Mario Sportspiele sind seit jeher ein eher umstrittenes Thema in der Nintendo Fangemeinde: Einige können mit den Spielen gar nichts anfangen, während andere eine Menge Spaß mit den Sport Spin-Offs haben. Ich als alter Sportmuffel zähle mich tatsächlich zu letzteren, denn gerade ältere Gamecube Spiele wie “Mario Superstar Baseball” und “Super Mario Strikers”, haben mir als Teenager unzählige Stunden Spielspaß beschert. Vor allem für eine schnelle Runde im Multiplayer waren die Mario Sportspiele immer eine gute Wahl.

Mit Mario Tennis: Ultra Smash hat es nun endlich auch ein Sportspiel mit dem Klempner auf die Wii U Konsole geschafft.

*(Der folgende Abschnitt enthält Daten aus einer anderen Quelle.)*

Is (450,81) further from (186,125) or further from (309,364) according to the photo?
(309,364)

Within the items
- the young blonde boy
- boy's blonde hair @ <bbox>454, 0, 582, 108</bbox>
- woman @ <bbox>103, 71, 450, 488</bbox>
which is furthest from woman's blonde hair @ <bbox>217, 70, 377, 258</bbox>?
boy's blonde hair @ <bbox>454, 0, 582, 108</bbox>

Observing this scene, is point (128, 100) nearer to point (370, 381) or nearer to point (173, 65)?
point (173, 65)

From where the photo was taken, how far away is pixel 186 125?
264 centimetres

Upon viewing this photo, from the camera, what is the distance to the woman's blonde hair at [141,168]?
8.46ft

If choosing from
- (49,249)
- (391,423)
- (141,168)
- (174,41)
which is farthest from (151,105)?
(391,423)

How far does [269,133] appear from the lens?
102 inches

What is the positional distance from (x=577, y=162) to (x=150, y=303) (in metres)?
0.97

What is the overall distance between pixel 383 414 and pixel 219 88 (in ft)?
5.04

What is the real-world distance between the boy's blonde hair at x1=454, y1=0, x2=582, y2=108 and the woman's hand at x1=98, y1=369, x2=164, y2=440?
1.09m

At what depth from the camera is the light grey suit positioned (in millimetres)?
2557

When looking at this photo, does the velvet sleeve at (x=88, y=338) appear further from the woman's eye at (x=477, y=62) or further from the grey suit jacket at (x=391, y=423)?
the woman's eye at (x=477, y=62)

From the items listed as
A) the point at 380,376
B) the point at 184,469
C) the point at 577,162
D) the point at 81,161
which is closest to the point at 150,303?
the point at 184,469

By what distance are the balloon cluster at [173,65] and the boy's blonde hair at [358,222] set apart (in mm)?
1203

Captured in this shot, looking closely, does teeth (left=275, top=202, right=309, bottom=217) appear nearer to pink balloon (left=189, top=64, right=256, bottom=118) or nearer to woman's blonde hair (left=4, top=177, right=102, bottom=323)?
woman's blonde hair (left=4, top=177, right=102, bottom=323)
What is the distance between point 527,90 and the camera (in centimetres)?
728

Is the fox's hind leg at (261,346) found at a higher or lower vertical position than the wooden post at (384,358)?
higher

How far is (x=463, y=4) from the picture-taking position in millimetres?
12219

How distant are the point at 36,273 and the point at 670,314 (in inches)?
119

Spieler, die mit vergangenen Titeln der Reihe vertraut sind, finden sich schnell zurecht und auch Anfänger bekommen den Einstieg erdenklich leicht gemacht. Nachdem ihr euch für eine Spielfigur und einen Matchtyp (Einzel, Doppel) entschieden habt, beginnt das Spiel auch schon. Die Regeln folgen dabei ganz grob der Realvorlage, auch wenn diverse Abweichungen wohl unvermeidbar waren.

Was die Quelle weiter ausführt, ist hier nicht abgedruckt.